- CONSIGNE 1: Compte les lignes de la liste qui contiennent la chaîne « this », en respectant les majuscules et les minuscules. Donne seulement ce nombre.

------------------------------------------------------------

En ce mois de juin, beaucoup de familles d’enfants précoces se posent la question du saut de classe. Question essentielle que ce (ou ces…) saut de classe. Cette question m’est très souvent posée en mail privé, je vais donc écrire un article succinct mais précis pour partager avec tous mes lecteurs quelques lectures scientifiques et ressentis personnels.
Faut-il sauter des classes lorsque l’on est à haut potentiel ?
J’ai démarré mon site en 2009 pour raconter l’histoire de mes trois enfants précoces et en conséquence, il s’agissait de raconter les bienfaits des sauts de classe pour eux, puisqu’ils ont sauté des classes. Lorsque l’on a des enfants doués avec de hauts niveaux de QI, la question est encore plus cruciale. Lors des discussions avec les enseignants et directeur pour mon fils aîné, on m’avait prédit les pires conséquences, évidemment dramatiques des sauts de classe, que je ne détaillerai pas….une mère d’élève m’avait même parlé de mort…lorsque l’on a un petit enfant de 5 ans, c’est très violent…mais moi je savais, dans ma petite tête de maman que, lorsque j’étais en Terminale, il y avait un garçon qui avait deux ans d’avance, et un autre qui avait un an d’avance , et je voyais bien que cela se passait très très très très très bien. Nous avons pris la décision de faire sauter la GS et le CE2 pour les deux aînés et la GS pour le dernier. Ces décisions ont été prises au vu de l’ennui à l’école, des tests de QI, et en concertation avec les psychologues scolaires et/ou privées. Et tout va bien pour eux, scolairement tout s’est bien passé, socialement aussi, même s’il y a eu du harcèlement scolaire en 5 e pour l’aîné, qui a été vite réglé, mais nous ne saurons jamais s’il n’y en aurait pas eu s’il n’avait pas sauté. Beaucoup de témoignages révèlent du harcèlement de précoces, même sans sauts de classe.

------------------------------------------------------------

- CONSIGNE 2: Dans le texte sur le saut de classe, reprends sous forme de liste courte le paragraphe qui commence par « J’ai démarré mon site en 2009 ». Garde ses faits principaux.

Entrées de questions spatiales
------------------------------------------------------------

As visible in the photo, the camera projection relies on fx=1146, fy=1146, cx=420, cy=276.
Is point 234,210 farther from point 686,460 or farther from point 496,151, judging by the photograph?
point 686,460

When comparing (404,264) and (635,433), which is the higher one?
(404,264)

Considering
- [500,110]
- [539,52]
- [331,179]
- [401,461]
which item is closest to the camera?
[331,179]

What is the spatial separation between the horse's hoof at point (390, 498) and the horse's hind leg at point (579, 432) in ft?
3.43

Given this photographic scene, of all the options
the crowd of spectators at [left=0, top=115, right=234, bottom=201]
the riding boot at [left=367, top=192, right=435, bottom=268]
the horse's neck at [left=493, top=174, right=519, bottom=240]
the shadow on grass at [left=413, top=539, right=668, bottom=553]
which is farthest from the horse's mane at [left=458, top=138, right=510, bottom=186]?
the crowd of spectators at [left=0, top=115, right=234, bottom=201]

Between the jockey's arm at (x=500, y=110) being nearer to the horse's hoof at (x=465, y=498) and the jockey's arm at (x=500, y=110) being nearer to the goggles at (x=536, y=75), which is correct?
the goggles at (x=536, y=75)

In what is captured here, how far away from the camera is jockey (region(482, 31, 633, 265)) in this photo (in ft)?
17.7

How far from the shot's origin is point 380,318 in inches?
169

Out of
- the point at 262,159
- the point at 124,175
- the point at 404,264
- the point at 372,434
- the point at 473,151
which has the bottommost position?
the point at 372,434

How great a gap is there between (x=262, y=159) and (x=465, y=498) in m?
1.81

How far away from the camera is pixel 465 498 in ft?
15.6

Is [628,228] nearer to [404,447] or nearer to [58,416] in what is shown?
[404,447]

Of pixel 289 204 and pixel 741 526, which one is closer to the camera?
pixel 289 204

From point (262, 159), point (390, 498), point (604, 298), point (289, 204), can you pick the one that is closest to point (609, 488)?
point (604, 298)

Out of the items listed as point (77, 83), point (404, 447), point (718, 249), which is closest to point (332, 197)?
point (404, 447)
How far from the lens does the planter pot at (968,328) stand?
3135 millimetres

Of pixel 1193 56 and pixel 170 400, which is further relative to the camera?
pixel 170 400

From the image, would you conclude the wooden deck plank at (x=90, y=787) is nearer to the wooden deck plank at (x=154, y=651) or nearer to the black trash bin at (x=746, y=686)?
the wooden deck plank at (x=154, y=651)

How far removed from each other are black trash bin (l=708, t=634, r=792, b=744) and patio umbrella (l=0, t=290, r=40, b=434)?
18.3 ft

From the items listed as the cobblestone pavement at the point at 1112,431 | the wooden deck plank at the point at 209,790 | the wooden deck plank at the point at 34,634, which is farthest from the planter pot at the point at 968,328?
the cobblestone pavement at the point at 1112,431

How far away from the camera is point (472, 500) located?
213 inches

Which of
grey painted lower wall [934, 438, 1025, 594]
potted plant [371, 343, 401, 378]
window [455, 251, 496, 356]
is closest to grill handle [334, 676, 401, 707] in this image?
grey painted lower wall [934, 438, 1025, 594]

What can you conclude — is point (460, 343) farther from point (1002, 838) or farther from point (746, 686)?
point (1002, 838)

------------------------------------------------------------

- RÉPONSE FINALE 1: 3

- RÉPONSE FINALE 2:
- J'ai lancé mon site en 2009 pour raconter l'histoire de mes trois enfants précoces, qui ont tous sauté des classes.
- Quand les enfants ont un QI très élevé, la question du saut de classe est encore plus cruciale.
- Pour mon fils aîné, les enseignants, le directeur et même une mère d'élève prédisaient des conséquences dramatiques. De mon côté, j'avais connu en Terminale deux garçons en avance, l'un de deux ans et l'autre d'un an, et tout se passait très bien pour eux.
- Les deux aînés ont sauté la GS et le CE2, le dernier a sauté la GS. Ces décisions ont été prises en tenant compte de l'ennui à l'école et des tests de QI, et en concertation avec des psychologues scolaires ou privées.
- Tout va bien pour eux, à l'école comme dans leurs relations avec les autres. L'aîné a subi du harcèlement en 5e, vite réglé, mais on ne saura jamais s'il l'aurait évité sans saut de classe.
- Beaucoup de témoignages font état de harcèlement d'enfants précoces, même sans saut de classe.